Modelling them as one shared enum would require a separate "event vs snapshot" boolean and invite accidental mismatches. Two distinct types with explicit IsKnown matrices keep each surface honest at compile time.

5. Inspect split into InspectImage + InspectContainer

Two narrow methods replace a single polymorphic Inspect. The surface RTM exercises has two shapes:

  • the start service inspects the image by reference to read resource limits from labels;
  • the periodic inspect worker, the reconciler, and the events listener inspect containers by id to read state, health, restart count, and exit code.

The inputs differ (ref vs id), and the result types differ (ImageInspect.Labels is the only field used at start time, while ContainerInspect carries a dozen state fields). One polymorphic method would either split internally on input type or return a tagged union; either is messier than two narrow methods.

6. LobbyGameRecord is intentionally minimal

LobbyInternalClient.GetGame returns GameID, Status, and TargetEngineVersion. The fetch is classified as ancillary diagnostics because the start envelope already carries the only required field (image_ref).

Anything more would invite RTM consumers to depend on Lobby's schema in ways that violate the "RTM never resolves engine versions" rule. Future fields are additive: each new field is opt-in to the consumer and does not break existing call sites. The minimalism is also a hedge against schema drift — Lobby's GameRecord is large and changes more often than RTM needs to track.

7. NotificationIntentPublisher.Publish returns error, not (string, error)

Lobby's IntentPublisher.Publish returns the Redis Stream entry id so business workflows that key on it (idempotency keys, audit correlation) can capture it. RTM publishes admin-only failure intents where the entry id has no consumer — failing starts do not loop back to RTM, and notification routing keys on the producer-supplied idempotency_key rather than the stream id. The adapter wraps pkg/notificationintent.Publisher and discards the entry id at the wrapper boundary.

8. Exactly four allowed runtime transitions

runtime.AllowedTransitions covers:

  • running → stopped — graceful stop, observed exit, reconcile observed exited;
  • running → removedreconcile_dispose when the container vanished;
  • stopped → running — restart and patch inner start;
  • stopped → removed — cleanup TTL or admin DELETE.

Other pairs are intentionally rejected:

  • running → running and stopped → stopped would mean Upsert overwrote state without a CAS guard.
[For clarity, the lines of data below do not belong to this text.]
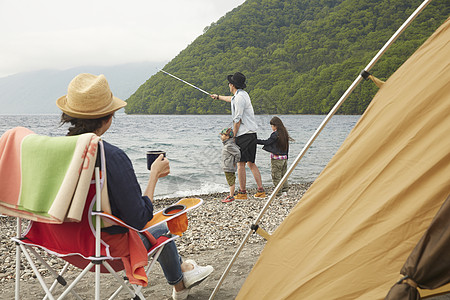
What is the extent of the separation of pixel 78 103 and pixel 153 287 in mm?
1988

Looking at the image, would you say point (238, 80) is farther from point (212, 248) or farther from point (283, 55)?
point (283, 55)

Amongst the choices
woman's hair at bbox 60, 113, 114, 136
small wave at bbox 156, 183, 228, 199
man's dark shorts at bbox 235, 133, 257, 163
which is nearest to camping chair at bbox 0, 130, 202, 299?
woman's hair at bbox 60, 113, 114, 136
Idempotent re-start / re-stop never transitions; the service layer returns replay_no_op and the record is left untouched.
  • removed → * is forbidden because removed is terminal. The reconciler creates fresh records with reconcile_adopt rather than resurrecting old ones.

Encoding the table this way means a future bug where a service tries to revive a removed record is rejected at the domain layer rather than the adapter, which keeps the failure mode close to the offending code.
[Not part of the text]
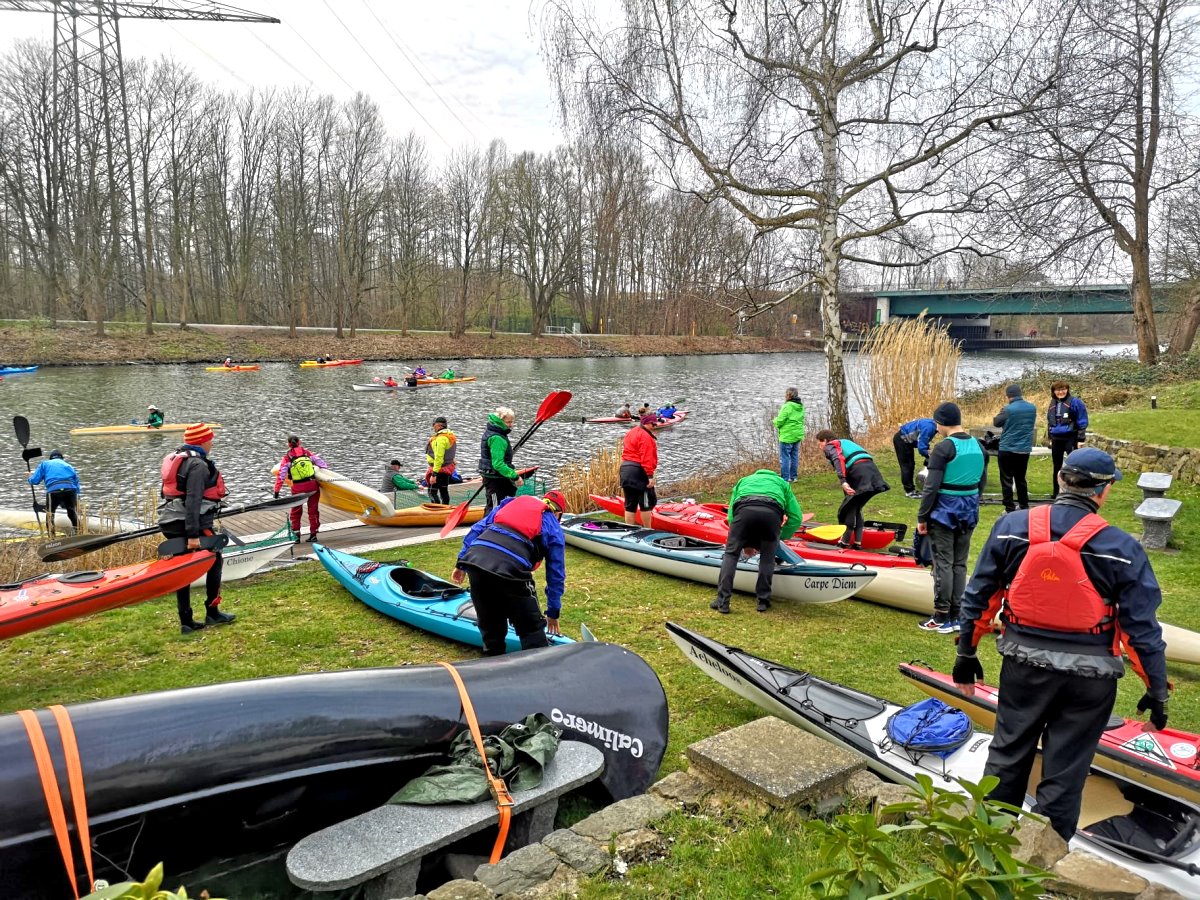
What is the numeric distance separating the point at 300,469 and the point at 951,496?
769 cm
9. PullPolicy re-declared inside ports/dockerclient.go

The same enum exists as config.ImagePullPolicy. Importing internal/config from the ports package would couple two unrelated layers and create a cyclic risk once the wiring layer pulls both in. The runtime/wiring layer (in internal/app) is the single point that translates between the two type aliases — both are string-typed, the value sets are identical, and the validation lives on each side independently.
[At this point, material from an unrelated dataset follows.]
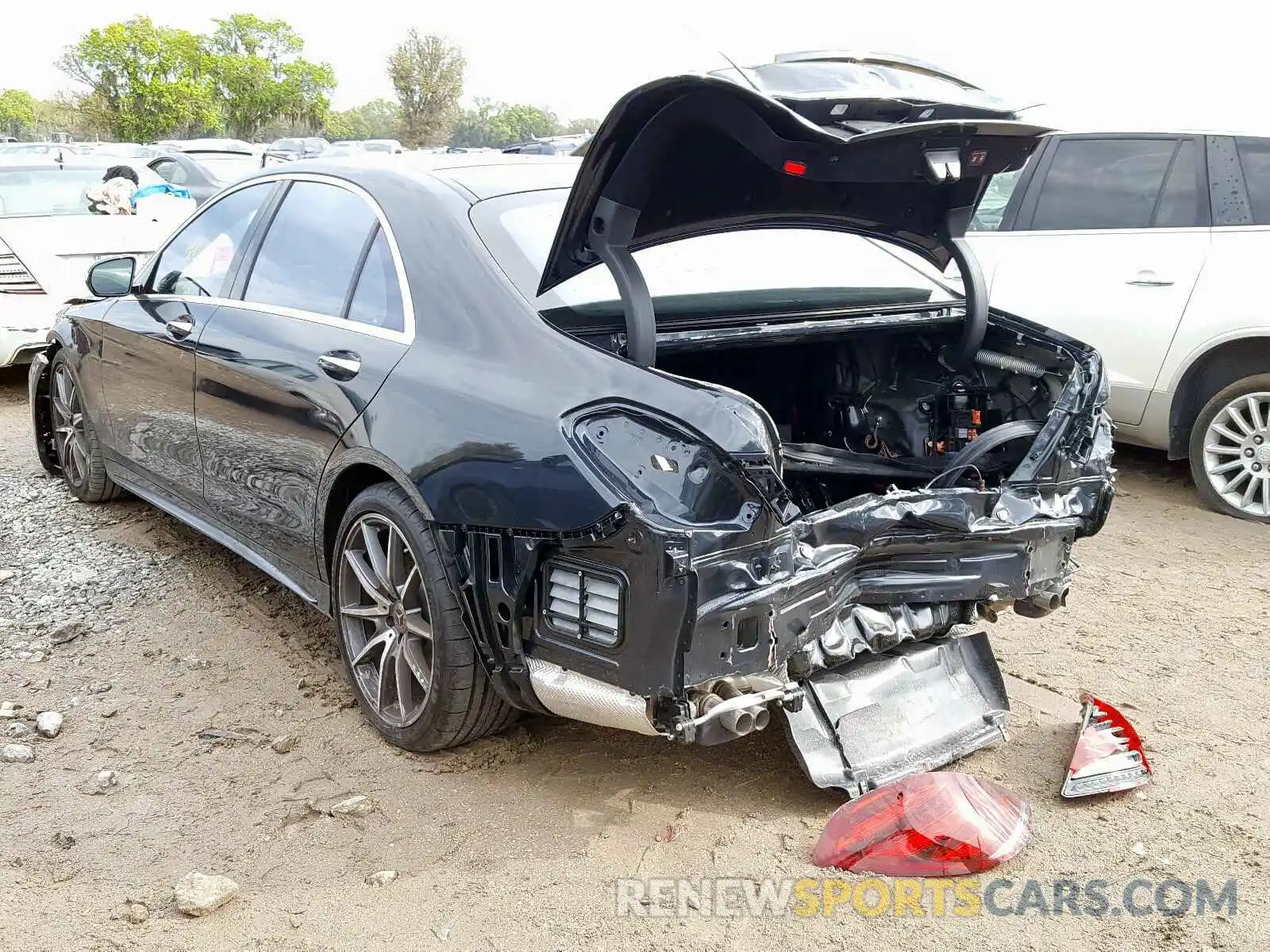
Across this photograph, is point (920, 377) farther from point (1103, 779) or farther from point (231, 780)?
point (231, 780)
10. Compile-time interface assertions live with adapters

Every interface has a var _ ports.X = (*Y)(nil) assertion, but the assertion lives in the adapter package (e.g. var _ ports.RuntimeRecordStore = (*Store)(nil) inside internal/adapters/postgres/runtimerecordstore). Putting the assertions in the port package would force the port package to import its own implementations and create an obvious import cycle.

11. RunSpec.Validate lives on the request type

The Docker port carries a non-trivial request type (RunSpec) with eight required fields and per-mount invariants. Putting Validate on the request struct keeps the rule next to the type definition, mirrors the pattern used by lobby/internal/ports/gmclient.go (RegisterGameRequest.Validate), and lets the adapter call it as the first defensive check before invoking the Docker SDK.